Yes! Evolution does invariably take its course. Sooner or later nature circumvents you or you discover unintended consequences of your bright idea. But it seems like a bold attempt so I'll be rooting for them.

They published in a free online journal, which was nice of them. Here is the PLoS link:
http://www.plosone.org/article/info:doi/10.1371/journal.pone.0022572

 

[Ryan_m_b]

Yes! Evolution does invariably take its course. Sooner or later nature circumvents you or you discover unintended consequences of your bright idea.

Indeed, this is why http://en.wikipedia.org/wiki/New_Delhi_metallo-beta-lactamase_1" scares me. Specifically the disturbing lack of political will to address the danger of antibiotic resistance (especially the danger of sudden mass adoption through horizontal transfer).

 

[Ygggdrasil]

We've discussed this paper in the Biology subforum as well. See the following thread for my thoughts on the DRACO approach:

https://www.physicsforums.com/showthread.php?t=521168

 

[Ygggdrasil]

Here's another nice analysis about the paper (http://pipeline.corante.com/archives/2011/08/22/dracos_new_antivirals_against_pretty_much_everything.php ) that brings up a few new points:

You might have already wondered about my mention of the injection route, since we already give millions of people a year injections to combat viral infection: flu shots. Those, though, are vaccines meant to last the whole season (and beyond). DRACO proteins get cleared out in mice on a time scale of days; they wouldn't be expected to have any long-range immune effects. (Of course, their broad antiviral effects, versus the sometimes way-too-specific nature of a vaccine, is a strong point in their favor). But this brings up another issue that's going to have to be addressed: when you look at the graphs of the mice experiments, you note that the DRACOs were given either on Day 0 or Day -1 compared to the exposure to virus.

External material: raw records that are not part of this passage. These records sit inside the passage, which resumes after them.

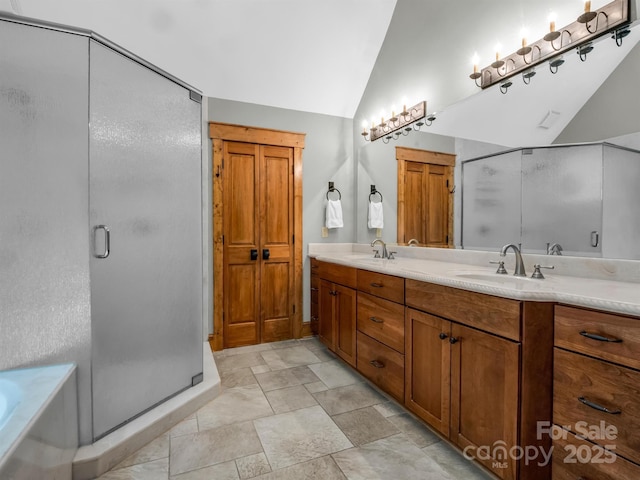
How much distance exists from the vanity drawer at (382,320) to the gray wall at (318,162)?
1.23 m

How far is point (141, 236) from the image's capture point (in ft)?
5.73

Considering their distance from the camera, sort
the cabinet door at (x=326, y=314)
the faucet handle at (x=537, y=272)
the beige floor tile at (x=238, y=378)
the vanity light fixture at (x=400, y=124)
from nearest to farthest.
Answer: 1. the faucet handle at (x=537, y=272)
2. the beige floor tile at (x=238, y=378)
3. the vanity light fixture at (x=400, y=124)
4. the cabinet door at (x=326, y=314)

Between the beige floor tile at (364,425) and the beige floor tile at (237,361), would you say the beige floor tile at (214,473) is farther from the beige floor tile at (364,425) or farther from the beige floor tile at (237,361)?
the beige floor tile at (237,361)

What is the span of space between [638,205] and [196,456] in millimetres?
2332

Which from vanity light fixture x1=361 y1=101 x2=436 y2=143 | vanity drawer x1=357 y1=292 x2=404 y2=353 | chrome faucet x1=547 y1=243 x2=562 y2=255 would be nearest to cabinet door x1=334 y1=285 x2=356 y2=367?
vanity drawer x1=357 y1=292 x2=404 y2=353

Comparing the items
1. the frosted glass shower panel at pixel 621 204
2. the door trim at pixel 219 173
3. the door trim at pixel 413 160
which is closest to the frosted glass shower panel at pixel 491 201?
the door trim at pixel 413 160

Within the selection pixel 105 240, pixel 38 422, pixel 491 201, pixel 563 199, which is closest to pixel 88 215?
pixel 105 240

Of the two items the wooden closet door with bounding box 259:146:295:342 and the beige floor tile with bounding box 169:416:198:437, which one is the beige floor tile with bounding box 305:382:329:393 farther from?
the wooden closet door with bounding box 259:146:295:342

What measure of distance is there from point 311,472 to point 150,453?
81 cm

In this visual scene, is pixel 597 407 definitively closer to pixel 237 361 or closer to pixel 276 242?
pixel 237 361

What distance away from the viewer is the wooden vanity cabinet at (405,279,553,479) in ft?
4.02

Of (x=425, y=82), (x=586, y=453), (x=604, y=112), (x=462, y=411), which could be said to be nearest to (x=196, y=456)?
(x=462, y=411)

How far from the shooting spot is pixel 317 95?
3.33 meters

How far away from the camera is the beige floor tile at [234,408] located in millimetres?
1932
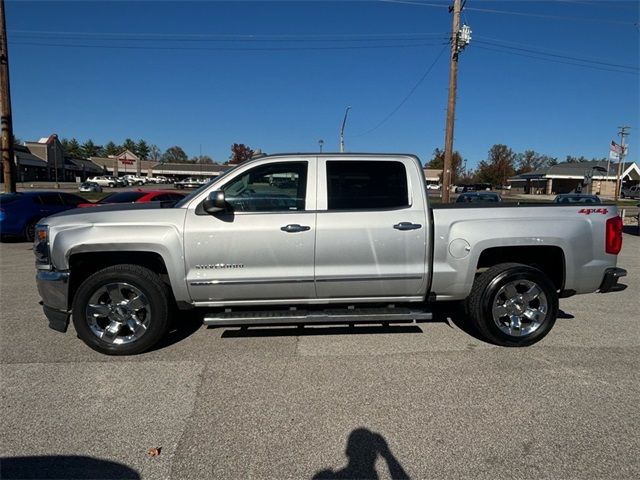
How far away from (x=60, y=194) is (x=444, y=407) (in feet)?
44.9

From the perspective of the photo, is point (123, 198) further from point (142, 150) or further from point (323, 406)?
point (142, 150)

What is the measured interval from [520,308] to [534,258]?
67 centimetres

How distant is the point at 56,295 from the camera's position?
4164mm

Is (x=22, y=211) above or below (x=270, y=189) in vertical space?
below

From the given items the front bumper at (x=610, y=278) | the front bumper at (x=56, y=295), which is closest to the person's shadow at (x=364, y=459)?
the front bumper at (x=56, y=295)

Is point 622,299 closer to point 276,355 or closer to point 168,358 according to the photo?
point 276,355

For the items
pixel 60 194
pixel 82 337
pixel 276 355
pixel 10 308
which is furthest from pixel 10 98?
pixel 276 355

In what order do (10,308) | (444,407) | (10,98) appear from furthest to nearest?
(10,98), (10,308), (444,407)

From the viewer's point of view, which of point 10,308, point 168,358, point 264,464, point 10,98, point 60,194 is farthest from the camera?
point 10,98

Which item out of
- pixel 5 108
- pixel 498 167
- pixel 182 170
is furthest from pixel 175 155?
pixel 5 108

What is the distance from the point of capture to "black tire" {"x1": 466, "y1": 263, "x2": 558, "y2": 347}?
14.5 feet

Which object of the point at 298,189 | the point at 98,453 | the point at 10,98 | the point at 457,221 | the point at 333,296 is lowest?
the point at 98,453

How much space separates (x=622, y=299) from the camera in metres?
6.59

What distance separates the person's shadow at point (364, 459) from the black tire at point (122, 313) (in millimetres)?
2280
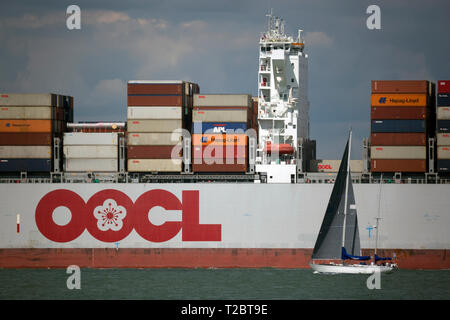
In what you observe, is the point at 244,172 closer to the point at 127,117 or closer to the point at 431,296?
the point at 127,117

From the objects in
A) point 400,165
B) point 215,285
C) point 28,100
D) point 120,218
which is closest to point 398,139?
point 400,165

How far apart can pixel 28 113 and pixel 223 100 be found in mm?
10913

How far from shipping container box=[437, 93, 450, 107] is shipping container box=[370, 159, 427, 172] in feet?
10.3

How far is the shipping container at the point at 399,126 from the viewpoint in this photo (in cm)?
3912

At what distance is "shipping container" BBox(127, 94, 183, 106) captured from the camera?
40.3m

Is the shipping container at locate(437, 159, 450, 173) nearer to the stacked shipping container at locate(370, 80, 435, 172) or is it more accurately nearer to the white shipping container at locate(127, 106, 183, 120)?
the stacked shipping container at locate(370, 80, 435, 172)

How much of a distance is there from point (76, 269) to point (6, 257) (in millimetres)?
4302

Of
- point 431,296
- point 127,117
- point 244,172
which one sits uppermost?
point 127,117

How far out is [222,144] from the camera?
40219 mm

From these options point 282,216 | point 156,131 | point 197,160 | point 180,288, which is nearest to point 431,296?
point 282,216

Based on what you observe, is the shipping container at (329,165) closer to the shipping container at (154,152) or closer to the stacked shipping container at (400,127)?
the stacked shipping container at (400,127)

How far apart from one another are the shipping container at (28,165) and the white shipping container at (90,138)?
1607 mm

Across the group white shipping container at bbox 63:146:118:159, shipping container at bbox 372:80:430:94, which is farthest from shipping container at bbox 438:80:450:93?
white shipping container at bbox 63:146:118:159
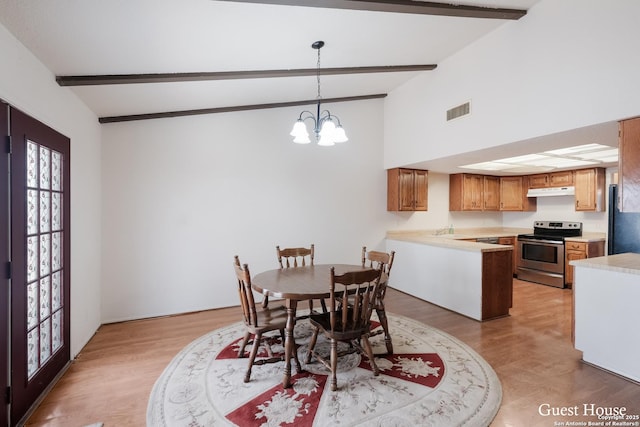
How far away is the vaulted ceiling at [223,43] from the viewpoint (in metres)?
1.91

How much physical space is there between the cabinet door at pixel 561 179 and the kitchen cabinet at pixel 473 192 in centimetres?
89

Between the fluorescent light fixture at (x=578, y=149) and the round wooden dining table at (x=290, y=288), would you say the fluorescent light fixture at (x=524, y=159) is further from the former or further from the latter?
the round wooden dining table at (x=290, y=288)

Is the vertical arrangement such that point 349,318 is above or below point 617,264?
below

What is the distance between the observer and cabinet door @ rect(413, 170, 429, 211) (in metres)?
5.27

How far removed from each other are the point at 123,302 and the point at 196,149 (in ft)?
7.03

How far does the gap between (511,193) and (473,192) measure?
0.96 meters

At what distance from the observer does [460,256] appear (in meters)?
4.07

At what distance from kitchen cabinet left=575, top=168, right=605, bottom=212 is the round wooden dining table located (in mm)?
4845

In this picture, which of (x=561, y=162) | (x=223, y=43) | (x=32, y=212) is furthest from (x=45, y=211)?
(x=561, y=162)

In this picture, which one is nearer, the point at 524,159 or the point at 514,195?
the point at 524,159

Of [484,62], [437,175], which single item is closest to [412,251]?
[437,175]

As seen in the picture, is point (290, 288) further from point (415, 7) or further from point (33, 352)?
point (415, 7)

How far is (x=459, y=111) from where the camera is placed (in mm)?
3727

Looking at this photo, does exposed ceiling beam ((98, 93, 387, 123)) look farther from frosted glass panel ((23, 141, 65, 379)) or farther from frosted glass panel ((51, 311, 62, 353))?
frosted glass panel ((51, 311, 62, 353))
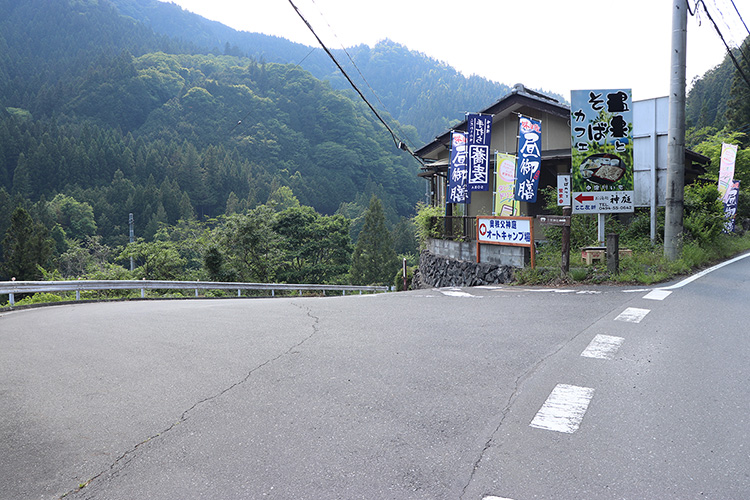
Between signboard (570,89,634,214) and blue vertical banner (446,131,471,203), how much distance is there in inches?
255

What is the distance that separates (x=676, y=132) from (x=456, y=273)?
7.53m

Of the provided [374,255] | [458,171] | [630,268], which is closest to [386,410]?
[630,268]

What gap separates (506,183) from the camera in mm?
17469

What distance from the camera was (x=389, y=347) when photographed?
18.8 feet

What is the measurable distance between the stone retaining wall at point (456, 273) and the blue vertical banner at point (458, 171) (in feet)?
7.87

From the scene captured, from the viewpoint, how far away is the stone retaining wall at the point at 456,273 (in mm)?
13734

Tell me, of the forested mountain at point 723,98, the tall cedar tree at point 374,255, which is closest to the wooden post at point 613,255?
the forested mountain at point 723,98

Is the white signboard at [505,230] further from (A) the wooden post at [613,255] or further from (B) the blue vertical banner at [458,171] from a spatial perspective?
(B) the blue vertical banner at [458,171]

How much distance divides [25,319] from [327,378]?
24.4ft

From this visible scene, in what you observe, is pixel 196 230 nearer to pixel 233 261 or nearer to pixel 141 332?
pixel 233 261

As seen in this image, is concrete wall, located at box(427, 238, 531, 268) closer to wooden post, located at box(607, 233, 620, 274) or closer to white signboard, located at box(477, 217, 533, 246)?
white signboard, located at box(477, 217, 533, 246)

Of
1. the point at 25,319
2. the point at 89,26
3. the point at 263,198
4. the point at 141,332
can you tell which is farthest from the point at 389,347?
the point at 89,26

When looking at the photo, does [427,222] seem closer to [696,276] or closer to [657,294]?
[696,276]

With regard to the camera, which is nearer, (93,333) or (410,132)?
(93,333)
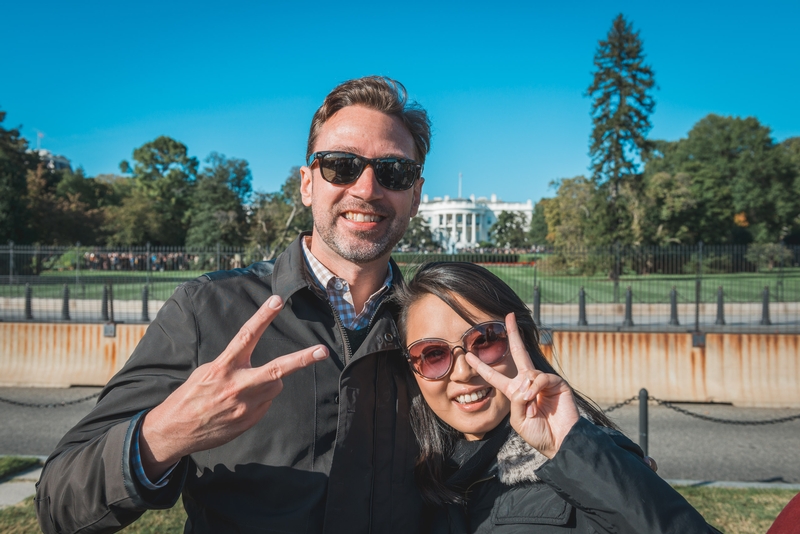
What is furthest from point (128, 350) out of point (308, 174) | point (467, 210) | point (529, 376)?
point (467, 210)

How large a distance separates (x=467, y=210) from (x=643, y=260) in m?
95.3

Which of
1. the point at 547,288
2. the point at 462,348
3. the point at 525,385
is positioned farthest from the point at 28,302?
the point at 547,288

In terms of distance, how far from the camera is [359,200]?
2.40m

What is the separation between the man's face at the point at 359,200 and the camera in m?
2.38

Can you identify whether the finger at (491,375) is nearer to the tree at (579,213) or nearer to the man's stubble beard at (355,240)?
the man's stubble beard at (355,240)

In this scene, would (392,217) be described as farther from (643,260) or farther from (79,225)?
(79,225)

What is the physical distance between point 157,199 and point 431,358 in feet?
223

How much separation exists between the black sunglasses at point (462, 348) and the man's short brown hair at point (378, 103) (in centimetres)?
94

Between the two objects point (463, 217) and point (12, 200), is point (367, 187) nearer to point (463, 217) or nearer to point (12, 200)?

That's actually a big deal in this field. The problem with antiviral therapies has always been that you don't usually know that you've been infected until, well, after you've been infected. Sometimes that lag time is rather long, and it's always long enough for the virus to get a good running start. Symptoms, after all, don't occur until things are well under way. In the real world, the two opportunities for antiviral therapies are (1) something that you can take long before you're even exposed, and that lasts for a long time (like a vaccine) or (2) something that you can take after you've already realized that you're sick (like an antiviral drug). So far, the DRACO proteins fall in between these two, and the next challenge for these agents is to see if they can stretch into one or the other.

Because these agents work by killing infected host cells, applying these agents to someone who has already been infected may produce unacceptable levels of cell death and may not actually be effective in helping the patient.